Resulta sorprendente que nos hayamos convertido en un pueblo tan áspero y tan zafio, porque, en mi infancia, a los niños se nos enseñaba todavía a saludar, a dar las gracias, a ceder el asiento en el autobús a las embarazadas, a sostener la puerta para dejar pasar a un incapacitado, por ejemplo. Hoy todos esos usos corteses, esas convenciones amables que las sociedades fueron construyendo a lo largo de los siglos para facilitar la convivencia, parecen haber desaparecido en España barridas por el huracán del desarrollo económico y de una supuesta modernización de las costumbres. En no sé qué momento de nuestra reciente historia se llegó a la tácita conclusión de que ser educado era una rémora, una práctica vetusta e incluso un poco de derechas. Me temo que defender los buenos modales, como hago en este artículo, puede parecerles a muchos una reivindicación casposa y obsoleta. Pero en realidad los buenos modales no son sino una especie de gramática social que nos enseña el lenguaje del respeto y de la ayuda mutua. Alguien cortés es alguien capaz de ponerse en el lugar del otro.

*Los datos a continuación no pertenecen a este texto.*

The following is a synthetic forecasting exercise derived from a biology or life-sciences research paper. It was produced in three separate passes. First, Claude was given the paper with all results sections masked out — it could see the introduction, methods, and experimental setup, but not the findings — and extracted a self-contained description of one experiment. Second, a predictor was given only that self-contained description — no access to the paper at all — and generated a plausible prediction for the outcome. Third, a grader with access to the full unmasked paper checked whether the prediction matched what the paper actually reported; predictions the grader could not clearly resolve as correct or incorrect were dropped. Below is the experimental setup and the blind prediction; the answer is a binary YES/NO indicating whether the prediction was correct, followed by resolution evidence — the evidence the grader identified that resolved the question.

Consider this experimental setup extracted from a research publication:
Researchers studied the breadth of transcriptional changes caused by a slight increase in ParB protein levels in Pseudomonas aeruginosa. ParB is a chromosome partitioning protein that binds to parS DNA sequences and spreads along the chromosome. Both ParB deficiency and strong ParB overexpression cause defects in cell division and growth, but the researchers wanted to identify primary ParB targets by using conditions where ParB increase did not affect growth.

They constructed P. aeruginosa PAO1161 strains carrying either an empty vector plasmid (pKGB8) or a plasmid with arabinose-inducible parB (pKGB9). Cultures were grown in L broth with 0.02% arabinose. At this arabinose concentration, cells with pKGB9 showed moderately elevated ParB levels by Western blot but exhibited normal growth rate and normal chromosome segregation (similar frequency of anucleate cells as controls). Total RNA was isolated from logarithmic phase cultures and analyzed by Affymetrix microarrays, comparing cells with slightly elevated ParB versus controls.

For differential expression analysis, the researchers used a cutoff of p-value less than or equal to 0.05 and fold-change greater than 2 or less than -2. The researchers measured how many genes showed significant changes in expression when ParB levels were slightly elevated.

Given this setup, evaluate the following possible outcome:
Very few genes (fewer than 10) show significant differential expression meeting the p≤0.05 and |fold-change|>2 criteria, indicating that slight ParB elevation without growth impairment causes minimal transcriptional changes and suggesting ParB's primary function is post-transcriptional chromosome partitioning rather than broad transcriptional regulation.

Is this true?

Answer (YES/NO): NO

Dentro de esta educación en la mala educación que estamos llevando a cabo de modo tan eficiente, son los chicos más jóvenes quienes, como es natural, aprenden más deprisa. No sólo es bastante raro que un muchacho o una muchacha levanten sus posaderas del asiento para ofrecerle el sitio a la ancianita más renqueante y temblorosa que imaginarse pueda, sino que además empieza a ser bastante común ver a una madre por la calle cargada hasta las cejas de paquetes y flanqueada por el gamberro de su hijo adolescente, un grandullón de pantalones caídos que va tocándose las narices con las manos vacías y tan campante.
Algunas de estas madres llenas de impedimenta y acompañadas de hijos caraduras son emigrantes, lo que demuestra la inmersión cultural de la gente extranjera: las nuevas generaciones crecidas aquí enseguida se hacen tan maleducados como nosotros. Pero, por fortuna, también sucede lo contrario. Quiero decir que, en los últimos años, muchos de los trabajos que se realizan de cara al público, como los empleos de cajero o de dependiente en una tienda, han sido cubiertos por personas de origen latinoamericano. Dulces, amables y educados, esas mujeres y esos hombres siguen insistiendo en dar los buenos días, en pedir las cosas por favor y en decir gracias. Algunos, sobre todo aquellos que vinieron hace años, como la cajera que se encontró mi amiga, tal vez hayan relajado un poco su disciplina cortés, contaminados por nuestra rudeza. Pero la mayoría continúa siendo gentil con encomiable tenacidad, y así, poco a poco, están ayudando a desasnar al personal celtíbero. ¿No se han dado cuenta de que estamos volviendo a saludar a las dependientas? Yo diría que en el último año la situación parece haber mejorado. Las colas de los supermercados, con sus suaves y atentas cajeras latinoamericanas, son como cursillos acelerados de educación cívica. Quién sabe, quizá los emigrantes consigan civilizarnos.